Second, this study used single-item self report measures of health problems. Self report measures have demonstrated good reliability, validity, and agreement with physician's diagnoses [42
]. Nonetheless health assessments were dependent on the participants' ability to accurately recall medical diagnoses and also on their seeking health care. Therefore, some health problems may have been underreported, and the relationships between APOE ε4, depressive symptoms, and cognitive decline may be explained, in part, by unmeasured health problems.
Third, the present study assessed cognitive functioning using the SPMSQ, a brief, ten-point measure of global cognition. Although the SPMSQ has been shown to have good reliability and validity [31
], it is a broad, overall measure of cognitive functioning and is less sensitive to subtle changes in cognitive functioning. This may have obscured the associations among depressive symptoms, genotype and CD.
Fourth, it should be noted that we only included participants' current depressive symptoms in the analysis. Thus, although we used Time-1 depressive symptoms to predict Time-2 cognitive functioning, our measure of depression did not assess participants' past history of depression. Indeed, chronic or prolonged depressive symptoms appear to have a greater impact on cognition than more transient symptoms of depression [43
]. Our measure of depressive symptoms at Time-1 may be conceptualized as a proxy variable for a history of depression However, this is less precise than a measure of lifetime clinical depression, and it introduces two important confounds. Our analyses failed to take into account participants' history of depression if they had no depressive symptoms at Time-1. Second, depressive symptoms assessed at Time-1 may have been symptomatic of prodromal signs of dementia that were not yet observable on our measure of cognitive functioning. Thus, this possible prodromal sign of dementia may have increased, or even caused, the apparent relationship between depressive symptoms and CD.
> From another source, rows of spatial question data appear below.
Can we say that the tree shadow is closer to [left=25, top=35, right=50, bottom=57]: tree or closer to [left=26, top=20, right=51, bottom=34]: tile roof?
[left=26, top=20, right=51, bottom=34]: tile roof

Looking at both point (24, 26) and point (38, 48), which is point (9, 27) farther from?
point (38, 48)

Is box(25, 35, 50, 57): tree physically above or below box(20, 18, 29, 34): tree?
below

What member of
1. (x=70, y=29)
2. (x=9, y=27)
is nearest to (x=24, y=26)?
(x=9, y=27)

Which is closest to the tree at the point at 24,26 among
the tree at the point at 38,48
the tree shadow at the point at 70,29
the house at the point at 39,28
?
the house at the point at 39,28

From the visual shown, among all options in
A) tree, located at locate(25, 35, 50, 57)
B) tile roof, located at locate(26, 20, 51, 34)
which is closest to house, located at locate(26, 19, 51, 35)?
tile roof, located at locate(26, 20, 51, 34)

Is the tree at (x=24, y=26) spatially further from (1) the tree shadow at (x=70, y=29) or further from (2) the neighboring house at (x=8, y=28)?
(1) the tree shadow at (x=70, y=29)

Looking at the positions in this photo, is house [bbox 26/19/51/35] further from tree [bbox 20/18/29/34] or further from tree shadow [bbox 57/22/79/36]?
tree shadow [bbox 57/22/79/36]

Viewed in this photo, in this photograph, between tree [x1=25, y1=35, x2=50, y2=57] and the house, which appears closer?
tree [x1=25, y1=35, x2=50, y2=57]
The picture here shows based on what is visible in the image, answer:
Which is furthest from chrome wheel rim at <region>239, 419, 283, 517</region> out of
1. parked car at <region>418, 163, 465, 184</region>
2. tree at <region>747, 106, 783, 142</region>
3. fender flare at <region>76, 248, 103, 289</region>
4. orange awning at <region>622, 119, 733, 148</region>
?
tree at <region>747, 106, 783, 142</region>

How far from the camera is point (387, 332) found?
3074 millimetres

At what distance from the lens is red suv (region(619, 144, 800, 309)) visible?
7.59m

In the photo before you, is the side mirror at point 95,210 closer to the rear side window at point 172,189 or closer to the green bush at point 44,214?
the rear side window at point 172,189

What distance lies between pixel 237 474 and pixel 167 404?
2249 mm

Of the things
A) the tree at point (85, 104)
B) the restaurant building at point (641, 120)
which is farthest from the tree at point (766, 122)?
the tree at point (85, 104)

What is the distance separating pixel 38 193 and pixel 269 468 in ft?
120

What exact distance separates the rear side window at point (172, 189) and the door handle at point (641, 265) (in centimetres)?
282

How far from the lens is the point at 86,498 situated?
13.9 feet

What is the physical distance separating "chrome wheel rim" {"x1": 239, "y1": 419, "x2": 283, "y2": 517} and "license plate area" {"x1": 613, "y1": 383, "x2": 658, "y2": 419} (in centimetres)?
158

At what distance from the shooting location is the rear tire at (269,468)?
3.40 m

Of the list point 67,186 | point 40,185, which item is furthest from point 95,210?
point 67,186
Finally, it should be noted that our study had significant missing data due to participants' deaths, refusal of genotyping, and severe cognitive dysfunction interfering with their reports. Moreover, this missing data was not random. Participants with missing data were found to have higher levels of depressive symptoms and cognitive errors at Wave 1. Thus, missing data may have attenuated the gene-depression interaction found in the current study. However, we performed additional analyses to address this issue. In these analyses we assumed all participants with missing data to be carriers of the APOE ε4 allele. Results from these analyses were consistent with our original results (i.e., main effects of depressive symptoms, main effects of APOE genotype, and a significant interaction of depressive symptoms and APOE genotype). Nonetheless, given the large number of participants with missing data, the study's findings may not generalize to the population as a whole.
In sum, our findings suggest that the influence of depressive symptoms on CD is greater among participants with the APOE ε4 allele than those without the allele. Future research should investigate the mechanisms by which both depression and APOE together affect the internal structure of the brain and contribute to CD. Moreover, although the genetic vulnerability for CD cannot be modified, treatment for depression may help reduce the risk for subsequent CD or slow its progression. Given the availability of efficacious pharmacological and psychological treatments for depression as well as the recent interest and promising nature of depression prevention research in old age [44
], future research should explore the impact of interventions for depression on CD.